Naomi is my late husband's grand daughter and I have been reading her blogs as well as her friends for some time. I am 88 years old and find your blog most interesting!!! I now have a great grand daughter who will be 2 in December. She came with all my children and grandchildren for a week's reunion on the Oregon coast. She waded into the ocean with her sneakers on and had to be rescued. I have pictures of her eating dirt in her back yard, so you have to remember that children's personalities are very different. I had in spite of my mother's death when I was 4 and half months old unlimited time outdoors, remember picking wild flowers and eating beech nuts.

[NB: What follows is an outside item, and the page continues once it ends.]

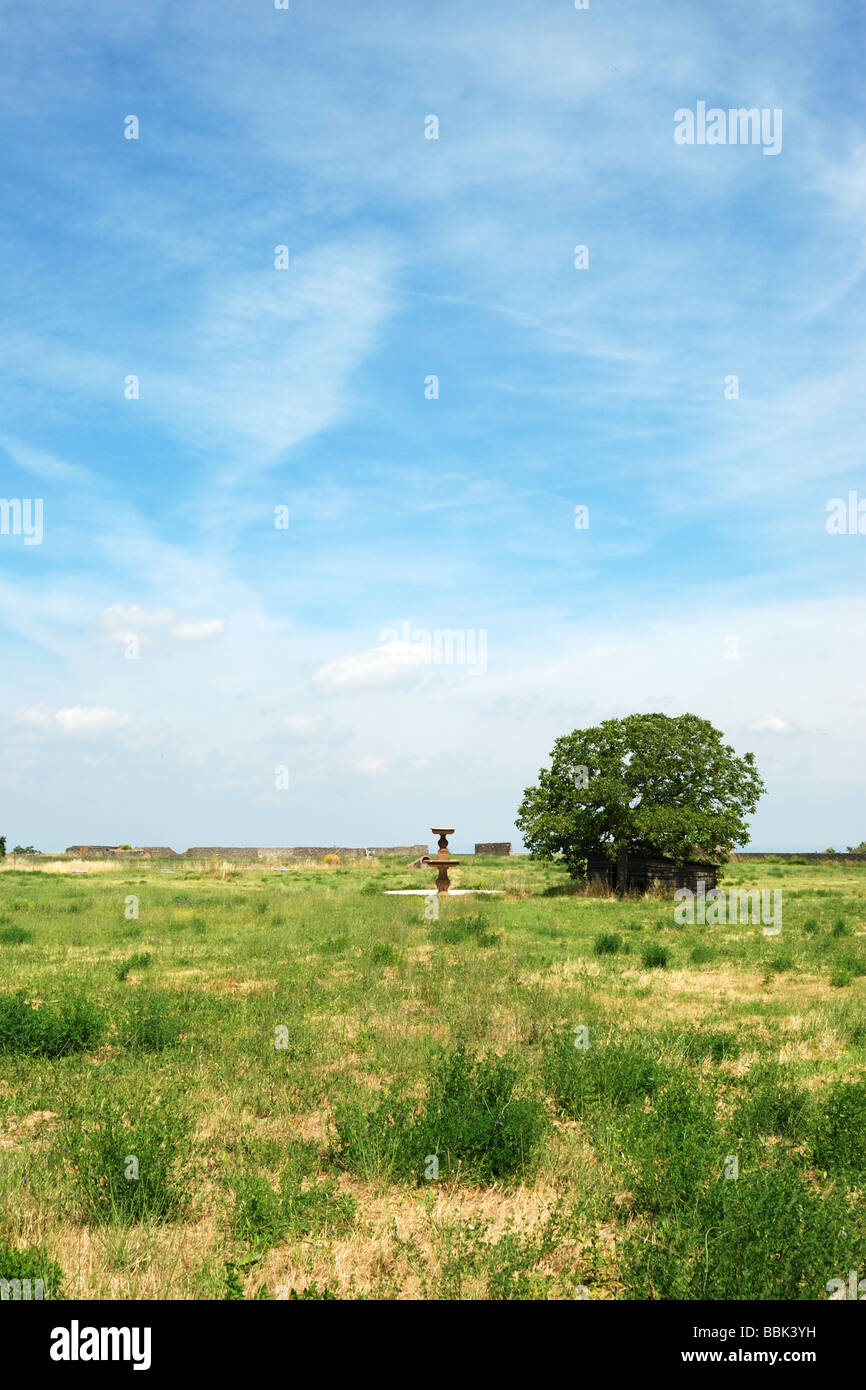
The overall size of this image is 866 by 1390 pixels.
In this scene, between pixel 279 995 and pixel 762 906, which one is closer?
pixel 279 995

My four kids were in the city in a fenced in back yard but we spent the summers on the Canadian shore where they had outdoor experiences that they loved. My childhood had skin infections that aren't even diagnosed these days as well as every childhood disease. I suffered styes, boils, carbuncles because the level of cleanliness was low. Took baths in a tin tub on the kitchen table and used out houses, not bathrooms. You have introduced a level of cleanliness which is wonderful but your daughter likes that too much to be enamoured of dirt ! She can get interested in bugs, birds, water, rocks, the whole earth is hers to explore. Your enthusiasm will allow her to love this earth and it's wonders. Don't despair. Clarice

Tricia said...

Clarice- Thank you so much for your comments and your insights into your experiences as a child. I enjoyed reading about your life with the great outdoors. I appreciate your candor and am so glad you have enjoyed my blog!! Best wishes always.